Figure 1 depicts the internal architecture of the Live Theatrical Performance system.

Figure 1 – The Live Theatrical Performance system
Data from both the Real and Virtual Environments (called Data In) of a Live Theatrical Performance specified by XRV-LTP include audio, video, volumetric or motion capture (MoCap), and avatar data from performers, participants, operators, signals from control surfaces and more as defined by the Real Venue (RE)/Virtual Venue (VE) Specifications that describe the technology choices and configurations (e.g., data format as specified by MPAI-TFA) made by a particular Venue.
This Input Data is processed and converted into RE (Real Environment, i.e., the theatre) and VE (Virtual Environment, i.e., the metaverse) Performance, Participant, and Operator Descriptors that are fed into the Performance and Participant Status Interpretation and the Operator Command Interpretation AIMs.
The show execution is guided by a Script, which includes a Cue List. Each Cue has multiple groups each with an associated set of Cue Conditions, Actions to be executed and the next Cue to branch to when those Conditions are met.
When a performance starts the Cues are executed in sequential order. The current Cue is referred to as the Cue Point. When the current Cue Conditions within a given group are satisfied, its associated Actions are executed, and the Cue Point branches to the next Cue. For each Cue ID there can exist multiple groups of Cue Conditions, their associated Actions, and the next Cue. The Action Generation AIM sends the new Cue Point ID to the three Interpretation AIMs.
When the specific Cue Point Conditions (RE or VE) have been met, the Action Generation AIM outputs the set of RE and VE Action IDs associated with that Cue. The set of Action IDs for a specific Cue Point references the Action List which includes, for each Action ID, an associated natural language semantic as it appears in the Script and a set of associated Action Commands.
The Action Table is built during the Show Programming Phase by an automatic or manual process wherein commands required to achieve a desired Action in the Venue per the Script are entered into the Table with an assigned Action ID and associated mnemonic.
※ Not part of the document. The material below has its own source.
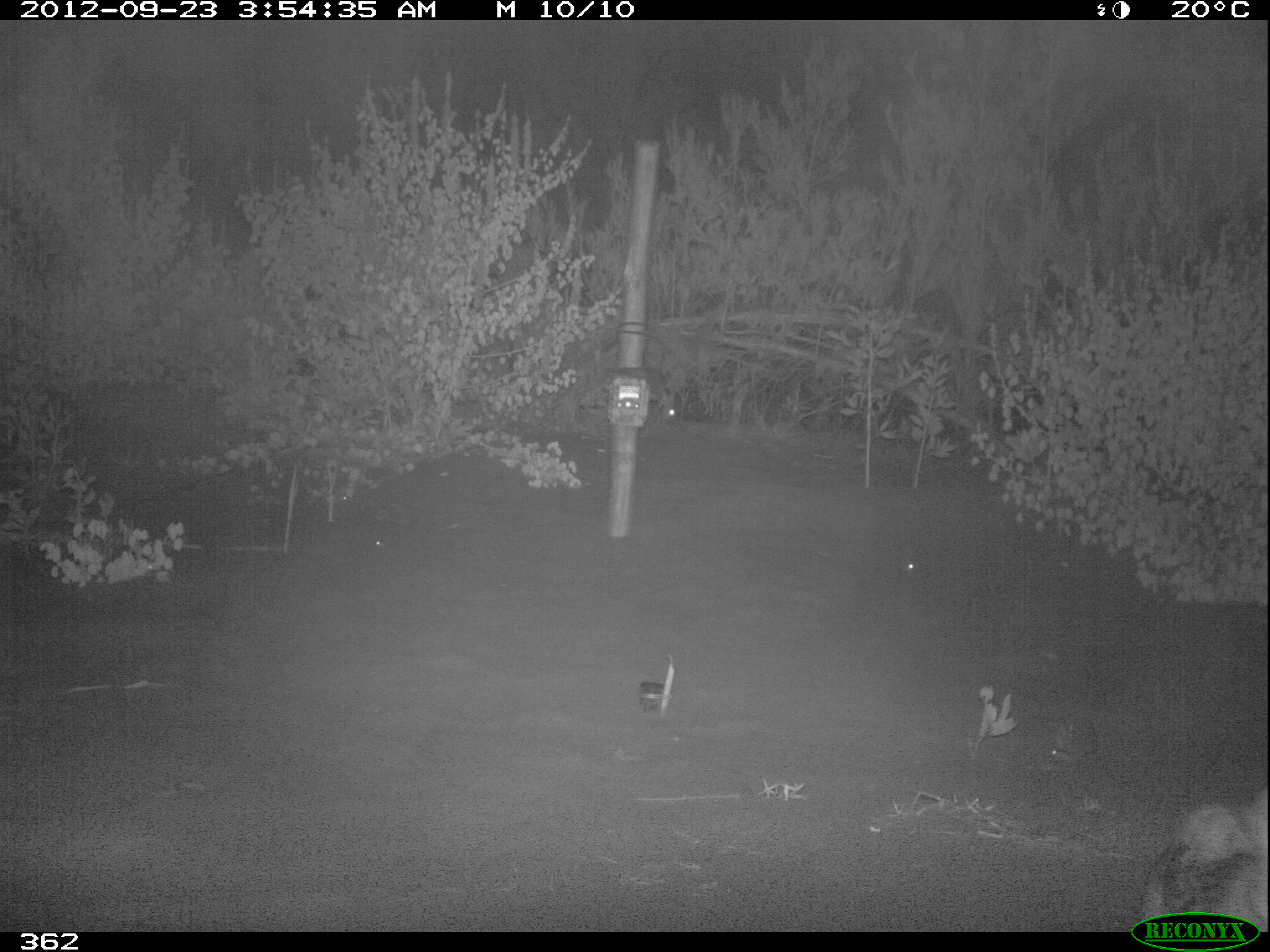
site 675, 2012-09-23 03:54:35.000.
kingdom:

The Real or Virtual Venue Specifications include 3D Model Scenes that are Annotated with the full Venue-specific Command set for each object to be commanded.
The RE and VE Experience Generation AIMs produce RE and VE Data Out that include Action Commands from the Action Table and Data from the Show Descriptors required by the Real and Virtual Environments – according to the respective Venue Specifications – to provide multisensory experiences in both Venues.